We procured all organic materials commercially and utilized them in their as-received state. As illustrated in Figure 1a–d, the structural diagrams of the NIR OPTs with various active layer configurations were given and denoted as Dev-A, Dev-B, Dev-C, and Dev-D, respectively. These devices were constructed with a bottom-gate top-contact geometry. The procedure for device fabrication is as follows.

PbPc, pentacene, and C₆₀ were purchased from Sigma-Aldrich Ltd. and used as received. Before deposition, these organic small-molecule materials were purified via sublimation. A heavily doped n-type Si wafer was employed as the gate electrode, on which there is a thermally grown SiO₂ layer (C_i = 3.2 nF/cm²) serving as the gate dielectric. To prepare the wafers for further processing, the wafers underwent a thorough cleaning procedure involving ultrasonic treatment with acetone, ethanol, and de-ionized water for 8 min each. Subsequently, the wafers were dried using high-purity N₂ gas and further baked in an oven at 60 °C for 20 min. Following the previous steps, a monolayer of octadecyltrichlorosilane was self-assembled through vacuum sublimation at 120 °C for 2 h in a vacuum oven.

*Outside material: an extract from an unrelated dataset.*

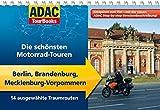 ADAC TourBooks Berlin, Brandenburg, Mecklenburg-Vorpommern: Die schönsten Motorrad-Touren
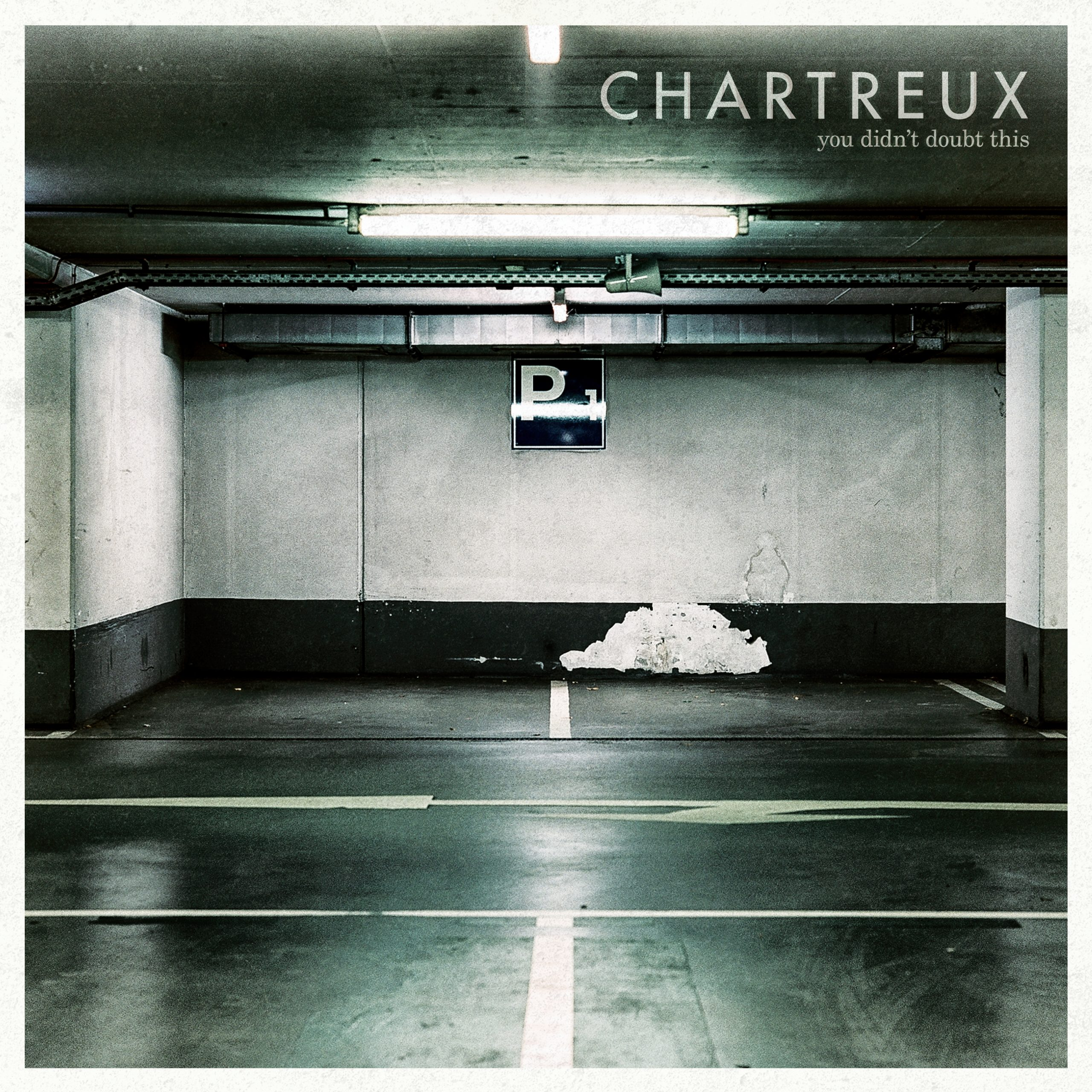Chartreux – You Didn't Doubt This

For the fabrication of the active layer in each device, distinct organic films (PbPc (20 nm), pentacene (30 nm)/PbPc (20 nm), C₆₀ (30 nm)/PbPc (20 nm), pentacene (30 nm)/PbPc (20 nm)/C₆₀ (20 nm)) were deposited via thermal evaporation under a vacuum environment (3.0 × 10⁻⁴ Pa). The deposition rate was maintained at 0.2–0.3 Å/s, monitored using a quartz crystal oscillator. Subsequently, Au source and drain electrodes were vacuum deposited to define a channel length/width of 50 μm/3 mm by using a shadow mask.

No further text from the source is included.